Transfers to Unrestricted Subsidiaries
The company’s ability to make restricted payments outside of the credit group is also currently limited by its Term Loan and Notes. (The ABL permits unlimited restricted payments when certain Payment Conditions are met, and they currently are; during a liquidity crisis, if such conditions were not met, the analysis of the ABL would be similar to that under the Term Loan.)
Nevertheless, because the Term Loan is drafted like a high-yield bond, the company has additional flexibility to transfer assets to unrestricted subsidiaries, since it can use its general restricted payments basket for additional investments.

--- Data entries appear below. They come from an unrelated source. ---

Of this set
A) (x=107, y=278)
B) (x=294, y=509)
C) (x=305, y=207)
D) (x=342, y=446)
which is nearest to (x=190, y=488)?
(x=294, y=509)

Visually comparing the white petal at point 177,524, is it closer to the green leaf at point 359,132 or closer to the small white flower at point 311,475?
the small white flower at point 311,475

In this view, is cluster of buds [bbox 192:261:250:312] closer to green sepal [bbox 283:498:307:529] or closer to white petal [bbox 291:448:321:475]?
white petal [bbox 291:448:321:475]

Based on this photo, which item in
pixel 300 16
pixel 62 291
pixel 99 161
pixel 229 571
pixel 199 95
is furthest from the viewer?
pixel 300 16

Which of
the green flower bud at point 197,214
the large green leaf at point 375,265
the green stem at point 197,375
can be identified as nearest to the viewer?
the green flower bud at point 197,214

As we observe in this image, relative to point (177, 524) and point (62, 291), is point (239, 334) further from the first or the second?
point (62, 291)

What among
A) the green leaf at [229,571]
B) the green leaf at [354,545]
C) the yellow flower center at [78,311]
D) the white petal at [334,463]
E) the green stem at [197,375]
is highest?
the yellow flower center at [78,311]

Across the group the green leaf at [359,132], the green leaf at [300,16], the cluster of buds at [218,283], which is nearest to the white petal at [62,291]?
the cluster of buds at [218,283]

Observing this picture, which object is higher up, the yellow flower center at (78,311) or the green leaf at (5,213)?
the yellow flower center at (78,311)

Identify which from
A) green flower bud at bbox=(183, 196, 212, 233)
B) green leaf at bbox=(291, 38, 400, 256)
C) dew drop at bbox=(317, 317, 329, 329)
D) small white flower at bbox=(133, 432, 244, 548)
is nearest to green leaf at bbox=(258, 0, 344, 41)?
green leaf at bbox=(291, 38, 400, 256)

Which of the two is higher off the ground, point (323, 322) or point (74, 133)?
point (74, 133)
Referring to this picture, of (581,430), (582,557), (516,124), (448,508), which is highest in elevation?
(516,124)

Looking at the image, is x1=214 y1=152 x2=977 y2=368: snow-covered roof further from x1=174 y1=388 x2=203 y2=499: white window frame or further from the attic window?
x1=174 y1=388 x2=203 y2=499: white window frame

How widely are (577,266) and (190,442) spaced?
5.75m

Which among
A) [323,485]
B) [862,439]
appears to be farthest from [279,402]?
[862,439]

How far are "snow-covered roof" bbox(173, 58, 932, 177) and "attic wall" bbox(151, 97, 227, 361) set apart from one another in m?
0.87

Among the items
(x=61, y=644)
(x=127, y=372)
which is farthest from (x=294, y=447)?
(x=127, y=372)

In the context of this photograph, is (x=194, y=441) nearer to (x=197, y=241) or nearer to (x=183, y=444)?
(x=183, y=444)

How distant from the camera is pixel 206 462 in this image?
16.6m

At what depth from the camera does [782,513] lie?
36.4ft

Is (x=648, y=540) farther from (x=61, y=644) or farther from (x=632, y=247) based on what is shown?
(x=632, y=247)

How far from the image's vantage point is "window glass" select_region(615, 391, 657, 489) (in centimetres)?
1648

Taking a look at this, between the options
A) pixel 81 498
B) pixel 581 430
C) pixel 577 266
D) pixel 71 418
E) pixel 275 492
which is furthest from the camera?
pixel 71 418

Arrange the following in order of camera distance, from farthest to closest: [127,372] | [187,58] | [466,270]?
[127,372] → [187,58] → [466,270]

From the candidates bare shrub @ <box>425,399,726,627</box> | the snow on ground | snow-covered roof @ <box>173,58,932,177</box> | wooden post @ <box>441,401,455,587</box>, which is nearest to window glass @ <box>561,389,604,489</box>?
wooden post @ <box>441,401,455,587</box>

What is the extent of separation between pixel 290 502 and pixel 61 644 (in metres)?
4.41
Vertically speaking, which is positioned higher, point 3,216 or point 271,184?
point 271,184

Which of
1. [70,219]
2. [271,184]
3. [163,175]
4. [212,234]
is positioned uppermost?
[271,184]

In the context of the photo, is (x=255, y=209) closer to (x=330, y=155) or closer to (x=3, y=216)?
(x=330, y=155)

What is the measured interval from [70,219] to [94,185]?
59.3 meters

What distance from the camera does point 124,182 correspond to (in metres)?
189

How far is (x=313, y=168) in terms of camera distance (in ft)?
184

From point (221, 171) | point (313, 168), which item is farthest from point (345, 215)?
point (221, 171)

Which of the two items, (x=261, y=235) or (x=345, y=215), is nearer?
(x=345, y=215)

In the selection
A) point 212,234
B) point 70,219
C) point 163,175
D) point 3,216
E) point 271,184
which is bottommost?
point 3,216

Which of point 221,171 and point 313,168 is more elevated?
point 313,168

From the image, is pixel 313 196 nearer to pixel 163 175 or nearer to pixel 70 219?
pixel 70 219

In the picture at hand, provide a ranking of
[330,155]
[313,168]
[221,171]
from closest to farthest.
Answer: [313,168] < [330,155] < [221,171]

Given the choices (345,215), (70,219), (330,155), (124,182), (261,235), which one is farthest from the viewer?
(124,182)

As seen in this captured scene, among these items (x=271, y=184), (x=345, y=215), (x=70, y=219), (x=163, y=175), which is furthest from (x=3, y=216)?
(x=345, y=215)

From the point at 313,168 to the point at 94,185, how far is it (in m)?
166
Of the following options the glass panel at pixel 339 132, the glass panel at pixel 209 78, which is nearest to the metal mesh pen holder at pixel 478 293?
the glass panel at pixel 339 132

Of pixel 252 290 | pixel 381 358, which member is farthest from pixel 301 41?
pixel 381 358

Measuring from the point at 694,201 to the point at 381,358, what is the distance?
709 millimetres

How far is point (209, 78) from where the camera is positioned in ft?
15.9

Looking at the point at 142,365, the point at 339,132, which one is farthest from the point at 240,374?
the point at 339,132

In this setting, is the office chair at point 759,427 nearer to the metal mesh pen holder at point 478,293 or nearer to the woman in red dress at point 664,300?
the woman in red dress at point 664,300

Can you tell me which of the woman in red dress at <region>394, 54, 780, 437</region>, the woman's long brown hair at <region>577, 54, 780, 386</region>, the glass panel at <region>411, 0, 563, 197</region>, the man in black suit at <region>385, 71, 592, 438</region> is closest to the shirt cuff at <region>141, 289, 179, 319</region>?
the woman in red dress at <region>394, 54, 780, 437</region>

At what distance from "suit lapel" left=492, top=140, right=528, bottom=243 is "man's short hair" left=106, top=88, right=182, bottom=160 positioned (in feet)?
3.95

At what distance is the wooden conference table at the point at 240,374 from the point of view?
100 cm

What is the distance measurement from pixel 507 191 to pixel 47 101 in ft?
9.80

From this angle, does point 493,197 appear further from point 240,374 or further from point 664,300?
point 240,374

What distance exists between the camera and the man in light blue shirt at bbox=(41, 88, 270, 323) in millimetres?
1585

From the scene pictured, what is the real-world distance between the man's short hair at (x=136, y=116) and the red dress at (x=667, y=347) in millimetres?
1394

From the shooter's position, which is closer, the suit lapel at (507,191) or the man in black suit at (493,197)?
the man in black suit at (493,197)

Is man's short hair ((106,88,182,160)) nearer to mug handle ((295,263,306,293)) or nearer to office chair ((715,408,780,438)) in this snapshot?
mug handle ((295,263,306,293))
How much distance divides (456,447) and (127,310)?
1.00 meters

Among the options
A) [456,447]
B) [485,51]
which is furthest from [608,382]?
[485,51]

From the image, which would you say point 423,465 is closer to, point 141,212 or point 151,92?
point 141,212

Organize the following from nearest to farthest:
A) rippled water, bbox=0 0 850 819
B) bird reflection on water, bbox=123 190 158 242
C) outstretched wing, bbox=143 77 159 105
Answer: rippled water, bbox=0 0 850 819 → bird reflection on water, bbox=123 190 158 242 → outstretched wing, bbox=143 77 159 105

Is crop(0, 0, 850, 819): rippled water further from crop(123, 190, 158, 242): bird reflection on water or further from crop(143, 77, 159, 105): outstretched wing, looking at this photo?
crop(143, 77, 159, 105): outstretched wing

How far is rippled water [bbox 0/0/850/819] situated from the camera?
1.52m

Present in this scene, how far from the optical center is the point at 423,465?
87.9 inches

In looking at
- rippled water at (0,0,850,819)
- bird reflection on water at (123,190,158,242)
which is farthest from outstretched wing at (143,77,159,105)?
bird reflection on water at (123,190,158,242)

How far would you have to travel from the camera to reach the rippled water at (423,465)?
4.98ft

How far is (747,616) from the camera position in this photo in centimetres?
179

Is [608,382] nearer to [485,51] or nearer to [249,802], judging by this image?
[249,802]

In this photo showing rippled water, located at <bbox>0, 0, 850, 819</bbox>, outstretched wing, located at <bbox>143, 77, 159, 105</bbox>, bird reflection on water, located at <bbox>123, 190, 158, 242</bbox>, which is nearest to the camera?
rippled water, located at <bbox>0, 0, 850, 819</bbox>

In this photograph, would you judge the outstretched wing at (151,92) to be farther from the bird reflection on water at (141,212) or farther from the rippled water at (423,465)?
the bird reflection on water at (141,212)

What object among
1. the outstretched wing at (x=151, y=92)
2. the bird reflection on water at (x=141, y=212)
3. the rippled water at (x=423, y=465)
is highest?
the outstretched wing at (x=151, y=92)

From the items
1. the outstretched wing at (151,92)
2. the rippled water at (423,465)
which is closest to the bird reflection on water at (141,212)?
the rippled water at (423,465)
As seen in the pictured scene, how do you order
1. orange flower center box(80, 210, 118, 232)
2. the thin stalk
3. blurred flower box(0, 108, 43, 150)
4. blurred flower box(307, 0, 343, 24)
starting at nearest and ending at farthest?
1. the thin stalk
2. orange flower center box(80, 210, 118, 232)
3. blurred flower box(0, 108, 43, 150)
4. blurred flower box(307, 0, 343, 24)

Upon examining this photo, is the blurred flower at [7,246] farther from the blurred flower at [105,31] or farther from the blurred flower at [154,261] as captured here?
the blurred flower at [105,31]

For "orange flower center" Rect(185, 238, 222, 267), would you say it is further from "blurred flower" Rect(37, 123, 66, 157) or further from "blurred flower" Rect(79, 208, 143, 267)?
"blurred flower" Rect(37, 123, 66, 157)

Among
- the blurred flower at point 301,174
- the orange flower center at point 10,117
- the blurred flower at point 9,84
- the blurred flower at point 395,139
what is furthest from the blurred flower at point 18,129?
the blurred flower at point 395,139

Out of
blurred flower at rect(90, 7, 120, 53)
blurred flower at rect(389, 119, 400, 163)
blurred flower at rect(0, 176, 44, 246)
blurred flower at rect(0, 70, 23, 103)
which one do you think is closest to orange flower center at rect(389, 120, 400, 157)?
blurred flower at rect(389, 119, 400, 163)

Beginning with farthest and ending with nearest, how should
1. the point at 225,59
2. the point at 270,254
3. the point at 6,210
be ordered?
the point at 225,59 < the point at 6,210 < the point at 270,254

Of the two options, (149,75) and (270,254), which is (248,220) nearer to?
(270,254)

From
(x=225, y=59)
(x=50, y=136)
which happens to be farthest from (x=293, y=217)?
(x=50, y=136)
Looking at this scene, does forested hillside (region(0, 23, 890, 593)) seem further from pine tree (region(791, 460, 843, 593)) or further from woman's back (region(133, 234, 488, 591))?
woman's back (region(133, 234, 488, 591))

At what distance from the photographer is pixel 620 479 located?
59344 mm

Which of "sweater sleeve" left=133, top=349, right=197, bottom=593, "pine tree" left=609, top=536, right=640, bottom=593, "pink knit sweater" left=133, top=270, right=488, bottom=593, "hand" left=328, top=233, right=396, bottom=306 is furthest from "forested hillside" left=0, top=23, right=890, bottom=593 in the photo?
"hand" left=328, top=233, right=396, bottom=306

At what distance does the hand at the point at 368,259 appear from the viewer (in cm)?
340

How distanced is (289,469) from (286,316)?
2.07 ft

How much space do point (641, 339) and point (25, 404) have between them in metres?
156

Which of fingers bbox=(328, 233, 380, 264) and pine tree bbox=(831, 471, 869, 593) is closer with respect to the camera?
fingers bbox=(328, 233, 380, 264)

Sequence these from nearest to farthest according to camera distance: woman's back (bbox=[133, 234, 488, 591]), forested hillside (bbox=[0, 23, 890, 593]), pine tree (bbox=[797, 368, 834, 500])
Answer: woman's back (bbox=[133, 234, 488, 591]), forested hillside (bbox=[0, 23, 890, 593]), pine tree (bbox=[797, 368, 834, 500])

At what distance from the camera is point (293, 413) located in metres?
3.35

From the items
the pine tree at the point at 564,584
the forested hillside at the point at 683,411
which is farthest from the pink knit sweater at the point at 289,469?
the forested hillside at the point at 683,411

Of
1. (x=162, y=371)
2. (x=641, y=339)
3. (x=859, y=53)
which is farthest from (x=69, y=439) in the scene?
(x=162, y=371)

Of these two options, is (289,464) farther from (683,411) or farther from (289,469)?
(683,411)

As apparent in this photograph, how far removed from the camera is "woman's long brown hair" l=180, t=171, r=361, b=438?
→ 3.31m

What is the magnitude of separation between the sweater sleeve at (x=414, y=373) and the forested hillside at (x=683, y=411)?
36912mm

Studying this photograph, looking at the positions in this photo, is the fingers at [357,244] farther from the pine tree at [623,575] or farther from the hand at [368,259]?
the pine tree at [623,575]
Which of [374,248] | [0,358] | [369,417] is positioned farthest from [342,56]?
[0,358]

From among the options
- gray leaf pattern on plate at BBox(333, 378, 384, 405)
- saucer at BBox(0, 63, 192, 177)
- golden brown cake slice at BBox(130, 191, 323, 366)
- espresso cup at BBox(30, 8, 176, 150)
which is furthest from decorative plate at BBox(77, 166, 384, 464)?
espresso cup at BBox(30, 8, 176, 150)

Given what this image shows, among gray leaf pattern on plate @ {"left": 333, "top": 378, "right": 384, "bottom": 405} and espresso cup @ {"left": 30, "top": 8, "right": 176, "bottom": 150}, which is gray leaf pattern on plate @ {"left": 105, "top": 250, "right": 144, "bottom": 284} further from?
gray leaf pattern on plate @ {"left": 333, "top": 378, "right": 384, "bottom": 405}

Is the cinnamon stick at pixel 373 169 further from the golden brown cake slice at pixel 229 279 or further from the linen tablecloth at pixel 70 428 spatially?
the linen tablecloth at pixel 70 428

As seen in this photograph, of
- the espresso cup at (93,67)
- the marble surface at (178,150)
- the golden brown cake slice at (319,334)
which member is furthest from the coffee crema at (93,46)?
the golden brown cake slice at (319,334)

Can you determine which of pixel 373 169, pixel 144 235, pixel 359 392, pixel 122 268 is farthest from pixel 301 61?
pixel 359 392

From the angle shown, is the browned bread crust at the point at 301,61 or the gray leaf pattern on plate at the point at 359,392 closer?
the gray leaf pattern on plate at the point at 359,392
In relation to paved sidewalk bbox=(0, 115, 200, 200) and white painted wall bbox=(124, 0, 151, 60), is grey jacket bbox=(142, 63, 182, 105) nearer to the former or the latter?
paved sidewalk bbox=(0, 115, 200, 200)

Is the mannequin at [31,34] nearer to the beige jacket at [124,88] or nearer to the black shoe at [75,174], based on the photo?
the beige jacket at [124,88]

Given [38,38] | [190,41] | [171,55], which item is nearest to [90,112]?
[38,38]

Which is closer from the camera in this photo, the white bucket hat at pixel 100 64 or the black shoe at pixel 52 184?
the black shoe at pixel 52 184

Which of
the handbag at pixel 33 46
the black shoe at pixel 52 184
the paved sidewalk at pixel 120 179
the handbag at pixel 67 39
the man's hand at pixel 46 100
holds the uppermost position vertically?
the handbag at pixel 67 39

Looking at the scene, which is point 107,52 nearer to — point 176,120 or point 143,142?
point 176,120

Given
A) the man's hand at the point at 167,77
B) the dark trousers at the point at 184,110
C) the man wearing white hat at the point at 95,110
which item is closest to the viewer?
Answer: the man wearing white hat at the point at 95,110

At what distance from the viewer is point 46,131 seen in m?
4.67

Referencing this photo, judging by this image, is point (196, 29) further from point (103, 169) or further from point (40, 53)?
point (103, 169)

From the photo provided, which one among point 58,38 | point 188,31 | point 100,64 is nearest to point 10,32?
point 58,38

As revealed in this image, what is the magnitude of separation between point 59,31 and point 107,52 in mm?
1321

Each of the company’s debt documents also include a basket permitting investments in “joint ventures,” which, because it is not a defined term, could arguably include unrestricted subsidiaries that are 99% owned by the company and 1% owned by a different restricted subsidiary.
Under its Term Loan, the company can transfer up to $315.5 million to unrestricted subsidiaries using a combination of baskets
; under the Notes, that number is $381.9 million.